Hi all, I’m trying to render an array in the jsonforms-angular-seed app. My data is an array of strings, and my uischema is identical to the one in the array example in the docs. However, the array renders as a simple column of textareas with no add/delete buttons. It’s clear that the array-layout.renderer is not being used but I can’t figure out why.
[original thread by henry-oconnor]
Hi @henry-oconnor(henry-oconnor) ,
In your case the jsonforms/table.renderer.ts at master · eclipsesource/jsonforms · GitHub is used, the reason is the tester:
export const TableRendererTester: RankedTester = rankWith(
3,
or(isObjectArrayControl, isPrimitiveArrayControl)
);
in contrast to :
export const ArrayLayoutRendererTester: RankedTester = rankWith(
4,
isObjectArrayWithNesting
);
So if you want to force the use of the array-layout.renderer you need to re-register it with a different tester.
The alternative would be to extend the table-renderer with add/remove buttons, we would be happy to review a PR 
.
Best,
Eugen
[Chiranjeevi Tapal]
Is it TableRenderer that needs to be re-registered with a different tester ?
There are two components of a rankWith tester, its returned rank when the predicate is true and the predicate itself.
When you want to force the use of a specific renderer with rankWith, you need to make sure that you return the highest priority and that the predicate applies.
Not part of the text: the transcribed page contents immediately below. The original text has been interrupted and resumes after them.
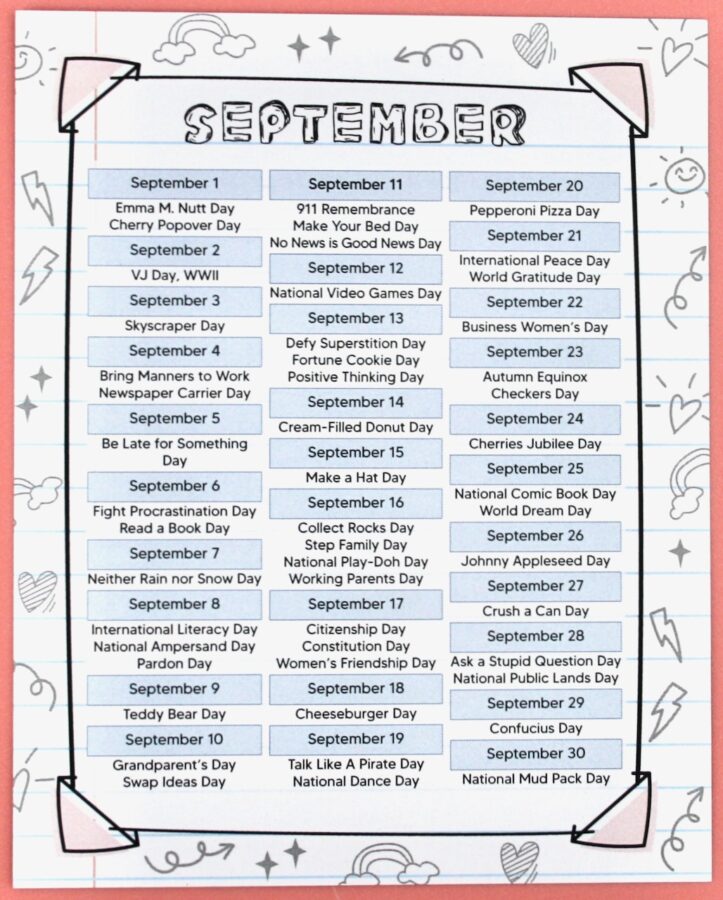 SEPTEMBER

September 1
Emma M. Nutt Day
Cherry Popover Day

September 2
VJ Day, WWII

September 3
Skyscraper Day

September 4
Bring Manners to Work
Newspaper Carrier Day

September 5
Be Late for Something Day

September 6
Fight Procrastination Day
Read a Book Day

September 7
Neither Rain nor Snow Day

September 8
International Literacy Day
National Ampersand Day
Pardon Day

September 9
Teddy Bear Day

September 10
Grandparent's Day
Swap Ideas Day

September 11
911 Remembrance
Make Your Bed Day
No News is Good News Day

September 12
National Video Games Day

September 13
Defy Superstition Day
Fortune Cookie Day
Positive Thinking Day

September 14
Cream-Filled Donut Day

September 15
Make a Hat Day

September 16
Collect Rocks Day
Step Family Day
National Play-Doh Day
Working Parents Day

September 17
Citizenship Day
Constitution Day
Women's Friendship Day

September 18
Cheeseburger Day

September 19
Talk Like A Pirate Day
National Dance Day

September 20
Pepperoni Pizza Day

September 21
International Peace Day
World Gratitude Day

September 22
Business Women's Day

September 23
Autumn Equinox
Checkers Day

September 24
Cherries Jubilee Day

September 25
National Comic Book Day
World Dream Day

September 26
Johnny Appleseed Day

September 27
Crush a Can Day

September 28
Ask a Stupid Question Day
National Public Lands Day

September 29
Confucius Day

September 30
National Mud Pack Day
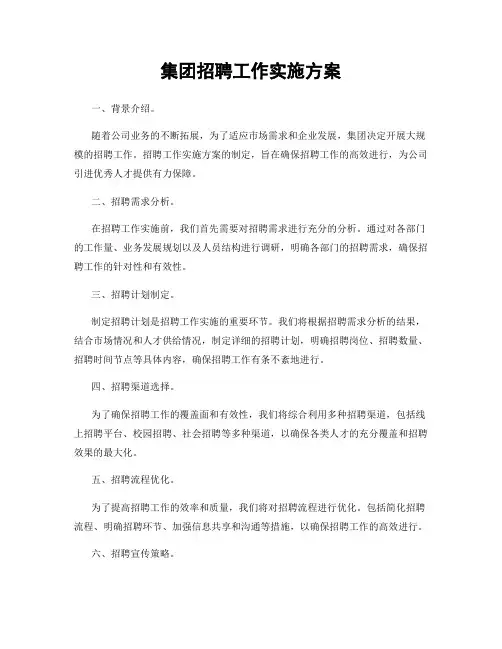 集团招聘工作实施方案

一、背景介绍。

随着公司业务的不断拓展，为了适应市场需求和企业发展，集团决定开展大规模的招聘工作。招聘工作实施方案的制定，旨在确保招聘工作的高效进行，为公司引进优秀人才提供有力保障。

二、招聘需求分析。

在招聘工作实施前，我们首先需要对招聘需求进行充分的分析。通过对各部门的工作量、业务发展规划以及人员结构进行调研，明确各部门的招聘需求，确保招聘工作的针对性和有效性。

三、招聘计划制定。

制定招聘计划是招聘工作实施的重要环节。我们将根据招聘需求分析的结果，结合市场情况和人才供给情况，制定详细的招聘计划，明确招聘岗位、招聘数量、招聘时间节点等具体内容，确保招聘工作有条不紊地进行。

四、招聘渠道选择。

为了确保招聘工作的覆盖面和有效性，我们将综合利用多种招聘渠道，包括线上招聘平台、校园招聘、社会招聘等多种渠道，以确保各类人才的充分覆盖和招聘效果的最大化。

五、招聘流程优化。

为了提高招聘工作的效率和质量，我们将对招聘流程进行优化，包括简化招聘流程、明确招聘环节、加强信息共享和沟通等措施，以确保招聘工作的高效进行。

六、招聘宣传策略。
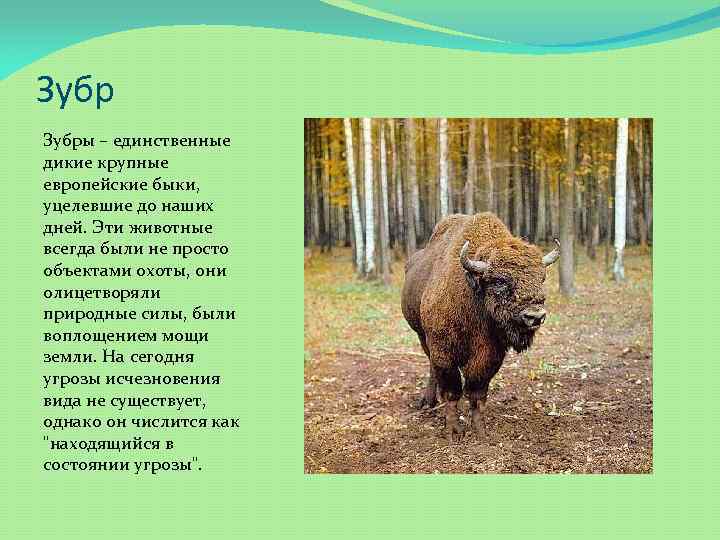 Зубр

Зубры – единственные дикие крупные европейские быки, уцелевшие до наших дней. Эти животные всегда были не просто объектами охоты, они олицетворяли природные силы, были воплощением мощи земли. На сегодня угрозы исчезновения вида не существует, однако он числится как "находящийся в состоянии угрозы".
In the case described above, the ArrayLayoutRenderer is not used because its predicate isObjectArrayWithNesting returns false and therefore it will return a rank of -1 instead of 4. To force the use of the ArrayLayoutRenderer over the TableRenderer one could register it with a different predicate, the rank is already higher.
For example
const MyArrayLayoutRendererTester: RankedTester = rankWith(
4,
isObjectArrayControl
);
should do the trick.
Note that there might be an easier alternative. The isObjectArrayWithNesting actually not only returns true in case of nested objects, but also when options: { detail: ‘GENERATED’ } is set in the ui schema for this element. You can find this in more detail in the documentation: Controls | JSON Forms
In that case you don’t need to reregister the control with a custom tester.